= 1977 CONCACAF Championship squads =

These are the squads for the countries that played in the 1977 CONCACAF Championship.

The age listed for each player is on 8 October 1977, the first day of the tournament. The numbers of caps and goals listed for each player do not include any matches played after the start of the tournament. The club listed is the club for which the player last played a competitive match before the tournament. The nationality for each club reflects the national association (not the league) to which the club is affiliated. A flag is included for coaches who are of a different nationality than their own national team.

For the first time, more than half of the countries had players representing foreign clubs with Canada (10), El Salvador (2), Guatemala (1) and Haiti (3).

*A data block:*

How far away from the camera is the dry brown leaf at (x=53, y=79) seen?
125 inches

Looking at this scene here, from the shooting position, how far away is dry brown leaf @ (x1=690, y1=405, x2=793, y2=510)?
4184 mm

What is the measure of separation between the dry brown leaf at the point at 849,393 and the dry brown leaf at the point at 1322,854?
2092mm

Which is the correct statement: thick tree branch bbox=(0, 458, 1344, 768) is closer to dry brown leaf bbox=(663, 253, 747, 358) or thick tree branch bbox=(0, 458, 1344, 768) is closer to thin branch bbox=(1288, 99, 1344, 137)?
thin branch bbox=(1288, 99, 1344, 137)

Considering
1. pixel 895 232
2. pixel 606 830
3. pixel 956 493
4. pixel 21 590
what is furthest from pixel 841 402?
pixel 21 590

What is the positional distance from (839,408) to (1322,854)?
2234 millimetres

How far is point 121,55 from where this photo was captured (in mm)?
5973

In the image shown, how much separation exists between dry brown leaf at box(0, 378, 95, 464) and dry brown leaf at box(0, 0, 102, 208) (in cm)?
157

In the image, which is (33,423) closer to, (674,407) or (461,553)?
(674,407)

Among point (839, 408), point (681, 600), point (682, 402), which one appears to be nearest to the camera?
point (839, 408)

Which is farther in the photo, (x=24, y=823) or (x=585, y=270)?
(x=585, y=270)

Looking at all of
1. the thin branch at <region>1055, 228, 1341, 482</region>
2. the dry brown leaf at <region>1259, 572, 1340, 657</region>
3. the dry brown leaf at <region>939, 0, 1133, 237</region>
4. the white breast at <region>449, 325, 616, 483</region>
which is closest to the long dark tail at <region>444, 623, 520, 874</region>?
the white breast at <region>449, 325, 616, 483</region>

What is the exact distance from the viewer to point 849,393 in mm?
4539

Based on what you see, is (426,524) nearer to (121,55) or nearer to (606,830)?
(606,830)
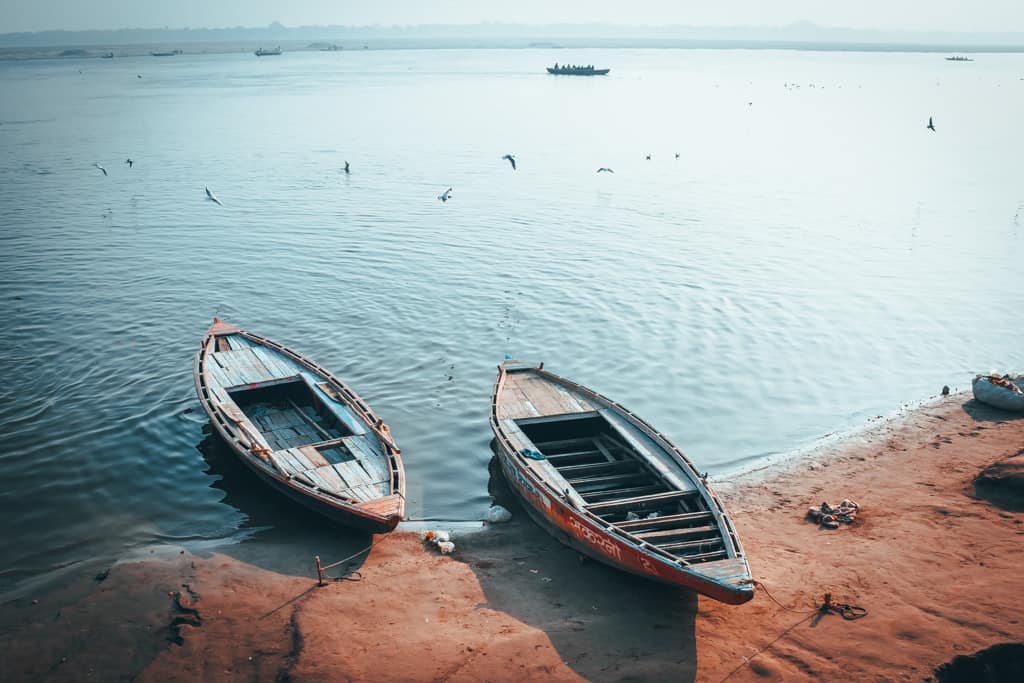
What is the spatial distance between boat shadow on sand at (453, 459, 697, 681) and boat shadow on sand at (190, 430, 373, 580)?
2.56 metres

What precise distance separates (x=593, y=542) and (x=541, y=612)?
5.31ft

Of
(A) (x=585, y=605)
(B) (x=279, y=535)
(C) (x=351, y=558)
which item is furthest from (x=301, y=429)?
(A) (x=585, y=605)

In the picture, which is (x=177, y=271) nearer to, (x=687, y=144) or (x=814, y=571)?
(x=814, y=571)

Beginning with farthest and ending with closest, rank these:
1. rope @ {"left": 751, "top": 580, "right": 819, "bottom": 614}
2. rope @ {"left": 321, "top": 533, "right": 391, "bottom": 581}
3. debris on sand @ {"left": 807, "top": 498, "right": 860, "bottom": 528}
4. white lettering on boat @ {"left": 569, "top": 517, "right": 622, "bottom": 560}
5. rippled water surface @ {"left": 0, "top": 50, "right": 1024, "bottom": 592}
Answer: rippled water surface @ {"left": 0, "top": 50, "right": 1024, "bottom": 592} < debris on sand @ {"left": 807, "top": 498, "right": 860, "bottom": 528} < rope @ {"left": 321, "top": 533, "right": 391, "bottom": 581} < white lettering on boat @ {"left": 569, "top": 517, "right": 622, "bottom": 560} < rope @ {"left": 751, "top": 580, "right": 819, "bottom": 614}

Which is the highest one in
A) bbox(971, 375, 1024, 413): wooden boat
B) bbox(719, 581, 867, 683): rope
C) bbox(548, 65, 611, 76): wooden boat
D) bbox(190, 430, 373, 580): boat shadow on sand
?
bbox(548, 65, 611, 76): wooden boat

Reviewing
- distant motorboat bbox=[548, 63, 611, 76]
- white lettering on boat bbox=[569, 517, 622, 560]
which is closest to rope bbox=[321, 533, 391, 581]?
white lettering on boat bbox=[569, 517, 622, 560]

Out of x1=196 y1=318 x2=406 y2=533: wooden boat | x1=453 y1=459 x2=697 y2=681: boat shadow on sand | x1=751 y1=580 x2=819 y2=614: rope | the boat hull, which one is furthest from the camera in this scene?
x1=196 y1=318 x2=406 y2=533: wooden boat

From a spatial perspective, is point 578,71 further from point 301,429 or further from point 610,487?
point 610,487

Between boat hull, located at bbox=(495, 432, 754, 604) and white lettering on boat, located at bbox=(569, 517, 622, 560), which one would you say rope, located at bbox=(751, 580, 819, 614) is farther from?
white lettering on boat, located at bbox=(569, 517, 622, 560)

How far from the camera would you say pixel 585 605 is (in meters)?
13.6

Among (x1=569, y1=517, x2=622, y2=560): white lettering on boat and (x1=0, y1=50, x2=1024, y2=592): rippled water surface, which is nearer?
(x1=569, y1=517, x2=622, y2=560): white lettering on boat

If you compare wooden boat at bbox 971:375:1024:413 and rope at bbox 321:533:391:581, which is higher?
wooden boat at bbox 971:375:1024:413

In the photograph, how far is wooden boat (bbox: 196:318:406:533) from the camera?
50.3 feet

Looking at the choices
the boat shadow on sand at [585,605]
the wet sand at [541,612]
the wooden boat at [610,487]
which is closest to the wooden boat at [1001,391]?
the wet sand at [541,612]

*What to work on:* Copy everything from "These are the" down to "own national team." in the passage on the 1977 CONCACAF Championship squads. None of the items is needed here.

*Correct output:*
These are the squads for the countries that played in the 1977 CONCACAF Championship.

The age listed for each player is on 8 October 1977, the first day of the tournament. The numbers of caps and goals listed for each player do not include any matches played after the start of the tournament. The club listed is the club for which the player last played a competitive match before the tournament. The nationality for each club reflects the national association (not the league) to which the club is affiliated. A flag is included for coaches who are of a different nationality than their own national team.